The works of Edward Albee, like them or not, are among the more challenging in contemporary theatre - challenging for actor and audience alike. The multiple Pulitzer Prize winner takes us down a road which is invariably extreme, deep and dense. A Delicate Balance (Sydney Theatre Company, Drama Theatre, Opera House) provides a modicum more levity than his Virginia Woolf written four years earlier, but it’s still theatre of dark and complex dreams. 

Established, well-to-do couple Agnes (Dinah Shearing) and Tobias (Michael Craig) are living comfortable, middle aged suburban co-existence. That is except for Agnes’ sister Claire (Maggie Kirkpatrick), a house guest seriously (but happily) into the bottle, and daughter Julia (Heather Mitchell) whose latest marriage has folded and who has phoned to say she’s on her way home to mummy. Then who should arrive, unannounced and late at night, but old buddies Harry (Don Reid) and Edna (Jane Harders), scared out of their own home by some mysterious, intangible influence, seeking shelter and the security of a lifelong friendship. The spoilt, petulant Julia duly arrives to find good old Harry and Edna sleeping in “her” room - not, perhaps, just for the night but maybe for the duration. Meanwhile Claire is boozing merrily along (and stirring the pot) as the first act closes. Classic Albee. 

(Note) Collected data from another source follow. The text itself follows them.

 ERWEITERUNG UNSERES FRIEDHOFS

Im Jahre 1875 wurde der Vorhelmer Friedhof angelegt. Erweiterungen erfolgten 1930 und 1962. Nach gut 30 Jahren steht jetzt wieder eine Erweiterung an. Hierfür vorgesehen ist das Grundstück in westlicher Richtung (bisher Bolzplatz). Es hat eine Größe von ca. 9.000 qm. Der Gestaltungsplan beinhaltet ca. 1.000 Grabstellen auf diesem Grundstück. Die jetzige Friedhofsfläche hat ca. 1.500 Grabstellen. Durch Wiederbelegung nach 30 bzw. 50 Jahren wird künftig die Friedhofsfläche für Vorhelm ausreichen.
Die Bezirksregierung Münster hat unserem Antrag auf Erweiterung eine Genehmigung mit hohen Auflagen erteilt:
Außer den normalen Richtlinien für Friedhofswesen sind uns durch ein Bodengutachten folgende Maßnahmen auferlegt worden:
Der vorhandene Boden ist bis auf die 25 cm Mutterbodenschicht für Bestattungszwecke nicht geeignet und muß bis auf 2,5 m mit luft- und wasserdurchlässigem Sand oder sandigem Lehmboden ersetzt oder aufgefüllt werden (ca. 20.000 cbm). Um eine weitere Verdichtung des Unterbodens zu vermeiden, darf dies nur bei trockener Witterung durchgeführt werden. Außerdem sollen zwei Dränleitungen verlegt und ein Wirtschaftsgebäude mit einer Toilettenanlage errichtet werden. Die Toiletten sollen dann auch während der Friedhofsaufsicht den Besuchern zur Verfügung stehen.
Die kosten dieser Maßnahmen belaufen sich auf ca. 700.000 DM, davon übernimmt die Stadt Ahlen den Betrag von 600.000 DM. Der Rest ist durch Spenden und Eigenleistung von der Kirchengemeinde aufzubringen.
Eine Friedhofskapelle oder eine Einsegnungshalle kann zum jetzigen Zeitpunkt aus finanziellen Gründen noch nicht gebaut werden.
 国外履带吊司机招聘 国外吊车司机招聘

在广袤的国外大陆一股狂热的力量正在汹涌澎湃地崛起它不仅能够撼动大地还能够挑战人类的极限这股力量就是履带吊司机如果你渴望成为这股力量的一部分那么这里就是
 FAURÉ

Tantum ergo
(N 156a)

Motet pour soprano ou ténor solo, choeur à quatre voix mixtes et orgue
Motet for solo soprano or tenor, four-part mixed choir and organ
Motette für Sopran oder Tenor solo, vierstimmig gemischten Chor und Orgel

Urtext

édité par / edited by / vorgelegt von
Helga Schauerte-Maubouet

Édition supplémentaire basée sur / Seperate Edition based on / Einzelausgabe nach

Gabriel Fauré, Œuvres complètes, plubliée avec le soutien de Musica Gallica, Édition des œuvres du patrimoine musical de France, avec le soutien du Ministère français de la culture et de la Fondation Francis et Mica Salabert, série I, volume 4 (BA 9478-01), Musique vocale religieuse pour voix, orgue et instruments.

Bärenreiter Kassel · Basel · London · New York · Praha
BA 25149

This particular offering is, however, a curiosity. While it would be all to easy to over-play the excesses of some of the characters, it is as if the director Simon Phillips has turned too far the other way. The over-all result is anti-climatic, of a script often spoken rather than felt by some of the actors, an uncertain start on opening night relieved by some of Albee’s brilliant lines but ultimately failing to ignite the real passion in his several messages - among them the insecurity of security and the burning question: is there a reasonable limit to love and friendship? Kirkpatrick and Mitchell are exceptions. The former’s Claire penetrates the hypocrisy of righteousness and gets it just right as the catalyst of the whole piece.  Mitchell, the multi married daughter, avoids, like Kirkpatrick, stepping over the fine line of self-indulgence in her portrayal of 36 year old immaturity. Reid and Harders, as the drop ins, are competent without quite making their initial situation or the move from helplessness to assertiveness quite credible. As for Shearing and Craig, their characters - around whom the burden of the tale basically revolves - rarely seemed on opening night to get closer than the periphery of the real involvement. The STC production (set designer Michael Scott-Mitchell, lighting Nick Schlieper) is typically sumptuous (and effective) but this and even more passages of strident, pretentious music can’t paper over the deficiencies of pallid individual performances. One other point: the perennial debate about American accents arises again here. The results on this occasion are erratic and distracting.  If seasoned actors such as those falter, the affectation should be summarily dismissed.